- _THE PROBLEM_
Every line below should be given again without alteration.

Stored data
################

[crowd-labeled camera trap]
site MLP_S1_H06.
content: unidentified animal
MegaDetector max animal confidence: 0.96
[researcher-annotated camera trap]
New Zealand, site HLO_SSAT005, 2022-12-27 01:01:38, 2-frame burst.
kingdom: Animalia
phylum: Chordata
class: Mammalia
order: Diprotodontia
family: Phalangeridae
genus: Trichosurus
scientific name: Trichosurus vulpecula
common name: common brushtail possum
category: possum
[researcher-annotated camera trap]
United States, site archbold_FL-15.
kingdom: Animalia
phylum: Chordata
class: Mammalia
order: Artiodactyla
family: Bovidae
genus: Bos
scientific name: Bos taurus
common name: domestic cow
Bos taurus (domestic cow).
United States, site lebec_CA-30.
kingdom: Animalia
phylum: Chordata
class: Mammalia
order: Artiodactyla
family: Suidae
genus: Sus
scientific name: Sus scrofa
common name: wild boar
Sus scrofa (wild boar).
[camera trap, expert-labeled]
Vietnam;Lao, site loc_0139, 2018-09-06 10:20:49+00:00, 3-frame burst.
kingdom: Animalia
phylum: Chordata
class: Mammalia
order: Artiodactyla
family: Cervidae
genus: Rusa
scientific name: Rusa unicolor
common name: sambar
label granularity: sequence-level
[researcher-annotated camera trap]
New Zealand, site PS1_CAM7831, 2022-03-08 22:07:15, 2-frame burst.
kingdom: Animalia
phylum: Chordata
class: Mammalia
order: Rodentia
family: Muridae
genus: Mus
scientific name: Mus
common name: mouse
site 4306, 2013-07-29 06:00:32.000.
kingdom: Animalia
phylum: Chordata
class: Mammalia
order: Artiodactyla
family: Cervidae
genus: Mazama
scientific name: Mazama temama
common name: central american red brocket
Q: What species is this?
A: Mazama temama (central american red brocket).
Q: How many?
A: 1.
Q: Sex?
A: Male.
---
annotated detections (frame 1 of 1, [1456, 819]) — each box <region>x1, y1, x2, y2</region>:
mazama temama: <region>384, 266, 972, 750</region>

################

- _REPLY TO THE EXERCISE_
[crowd-labeled camera trap]
site MLP_S1_H06.
content: unidentified animal
MegaDetector max animal confidence: 0.96
[researcher-annotated camera trap]
New Zealand, site HLO_SSAT005, 2022-12-27 01:01:38, 2-frame burst.
kingdom: Animalia
phylum: Chordata
class: Mammalia
order: Diprotodontia
family: Phalangeridae
genus: Trichosurus
scientific name: Trichosurus vulpecula
common name: common brushtail possum
category: possum
[researcher-annotated camera trap]
United States, site archbold_FL-15.
kingdom: Animalia
phylum: Chordata
class: Mammalia
order: Artiodactyla
family: Bovidae
genus: Bos
scientific name: Bos taurus
common name: domestic cow
Bos taurus (domestic cow).
United States, site lebec_CA-30.
kingdom: Animalia
phylum: Chordata
class: Mammalia
order: Artiodactyla
family: Suidae
genus: Sus
scientific name: Sus scrofa
common name: wild boar
Sus scrofa (wild boar).
[camera trap, expert-labeled]
Vietnam;Lao, site loc_0139, 2018-09-06 10:20:49+00:00, 3-frame burst.
kingdom: Animalia
phylum: Chordata
class: Mammalia
order: Artiodactyla
family: Cervidae
genus: Rusa
scientific name: Rusa unicolor
common name: sambar
label granularity: sequence-level
[researcher-annotated camera trap]
New Zealand, site PS1_CAM7831, 2022-03-08 22:07:15, 2-frame burst.
kingdom: Animalia
phylum: Chordata
class: Mammalia
order: Rodentia
family: Muridae
genus: Mus
scientific name: Mus
common name: mouse
site 4306, 2013-07-29 06:00:32.000.
kingdom: Animalia
phylum: Chordata
class: Mammalia
order: Artiodactyla
family: Cervidae
genus: Mazama
scientific name: Mazama temama
common name: central american red brocket
Q: What species is this?
A: Mazama temama (central american red brocket).
Q: How many?
A: 1.
Q: Sex?
A: Male.
---
annotated detections (frame 1 of 1, [1456, 819]) — each box <region>x1, y1, x2, y2</region>:
mazama temama: <region>384, 266, 972, 750</region>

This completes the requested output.